In the second case, the query statement carries data operation information in addition to the first information and the second information. The data operation information refers to related information of part or all of data operations required to be used when querying a query target. It should be noted that the content of the data operation information is not limited in the embodiments of the present application, and in one possible implementation, the data operation information includes a data operation and/or a constraint condition of the data operation. For example, the data operation information may be "query person. Where "query" is a data operation and "person.

In a third case, the query statement carries fifth information in addition to the above-mentioned part or all of the information. And the fifth information is attribute description information of the query target in the target data set. For example, when the target dataset is a graph and the query targets an entity in the graph, then the fifth information is entity description information.

Based on the above, in the embodiment of the application, when a user (especially a technician) needs to determine a query target from a data pool, the user may input a query statement carrying information required for querying the query target, so that the query target can be determined by performing data query processing from the data pool based on the query statement in the following step.

S2: and analyzing the query statement to obtain first information and second information.

The embodiment of the application does not limit the analysis process, and the analysis process can be any process of extracting the information which is carried in the query statement and is needed when the query statement queries the query target. For example, the parsing process of the query statement may specifically be: the query statement is parsed in grammar and morphology to generate a grammar tree, and a prefix declaration, keywords (SELECT, FROM, and WHERE), an expression, a data source, and a query target are identified FROM the grammar tree.

In some cases, the query statement may be parsed according to information carried by the query statement, and based on this, some possible implementations of S2 are also provided, which are described in turn below.

In a first possible implementation manner, if the query statement carries the first information and the second information, S2 specifically is: and analyzing the query statement to obtain first information and second information. That is, when the query statement carries the first information and the second information, the first information and the second information may be parsed from the query statement only.

In a second possible implementation manner, if the query statement carries the first information, the second information, and the data operation information, S2 specifically is: and analyzing the query statement to obtain first information, second information and data operation information. That is, when the query statement carries the first information, the second information, and the data operation information, the first information, the second information, and the data operation information may be parsed from the query statement only.

In a third possible implementation manner, if the query statement carries the first information, the second information, and the fifth information, S2 specifically is: and analyzing the query statement to obtain first information, second information and fifth information. That is, when the query statement carries the first information, the second information, and the fifth information, the first information, the second information, and the fifth information may be parsed from the query statement only.

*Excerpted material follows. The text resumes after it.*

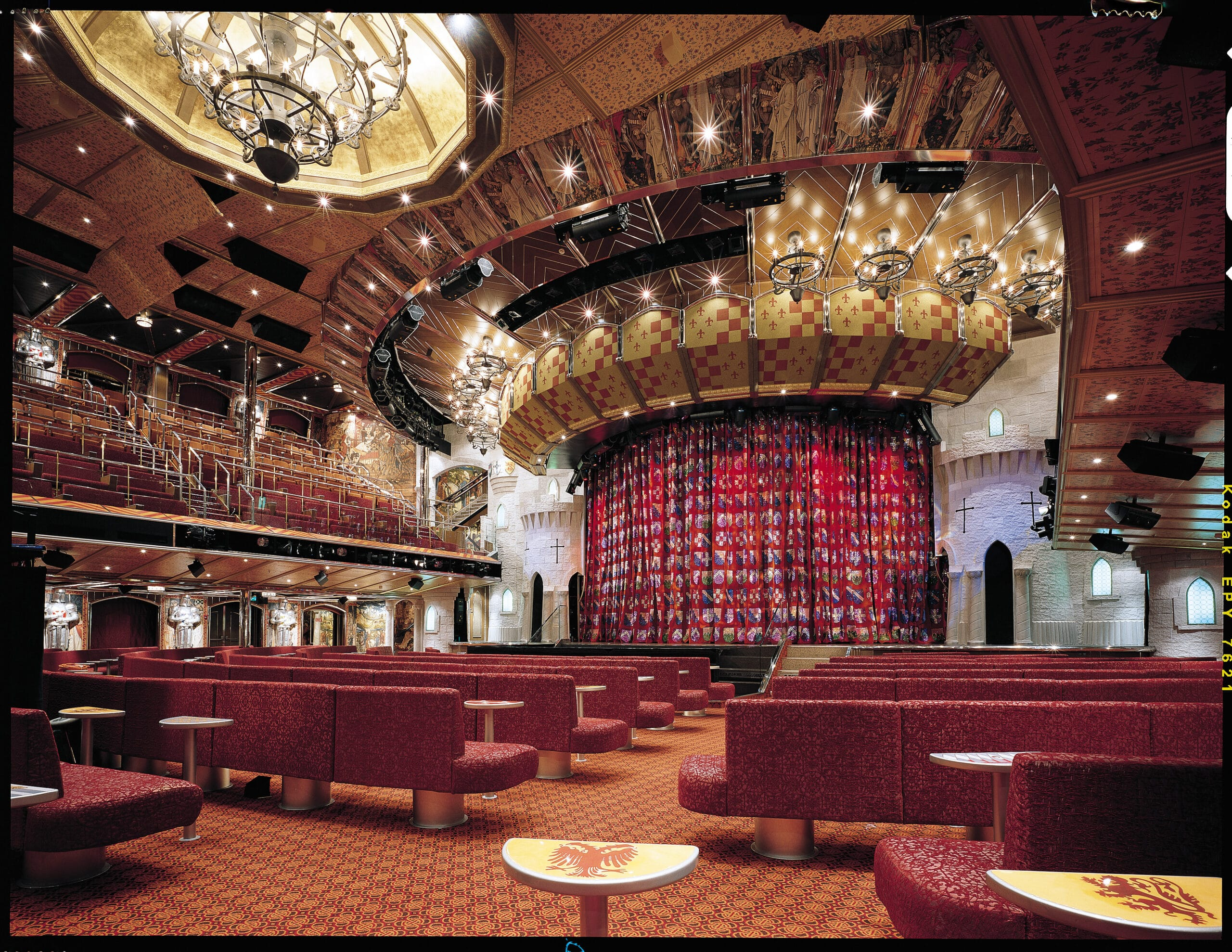 Cruiseschip-Carnival Valor-Carnival-Theater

In a fourth possible implementation manner, if the query statement carries the first information, the second information, the data operation information, and the fifth information, S2 specifically is: and analyzing the query statement to obtain first information, second information, data operation information and fifth information. That is, when the query statement carries the first information, the second information, the data operation information, and the fifth information, the first information, the second information, the data operation information, and the fifth information may be parsed from the query statement only.

Based on the four possible implementation manners of S2, in the embodiment of the present application, useful information carried in the query statement (that is, information required when the query is performed on the query target) may be correspondingly analyzed, so as to obtain various information used when the query is performed on the query target.

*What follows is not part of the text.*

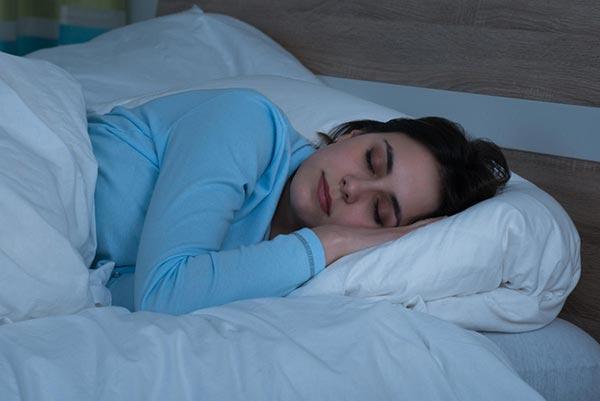 Когда мы спим, в организме вырабатывается мелатонин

In addition, the embodiments of the present application do not limit the supported programming paradigm types of the query language, such as an object-oriented programming paradigm, a functional programming paradigm, and an SQL-like programming paradigm. The object-oriented programming paradigm refers to that a value to be queried is regarded as an object, the data type and behavior of the object are defined by a class, the class comprises a corresponding data operation method and necessary attributes, and the data query and processing are realized by calling methods in the class when the class is applied. The functional programming paradigm means that an operation or query process is written in a function in the form of an expression, and a function value is a result returned after the expression is instantiated, and can be independently expressed or be embedded in a high-order function for expression. The SQL-like programming paradigm is to input an SQL-like query statement, which contains a data source, keywords and a query body, and can call existing functions in the statement to realize simple operation and also can realize slightly complex data processing by a user-defined method. SQL-like programming is more friendly to structured data queries.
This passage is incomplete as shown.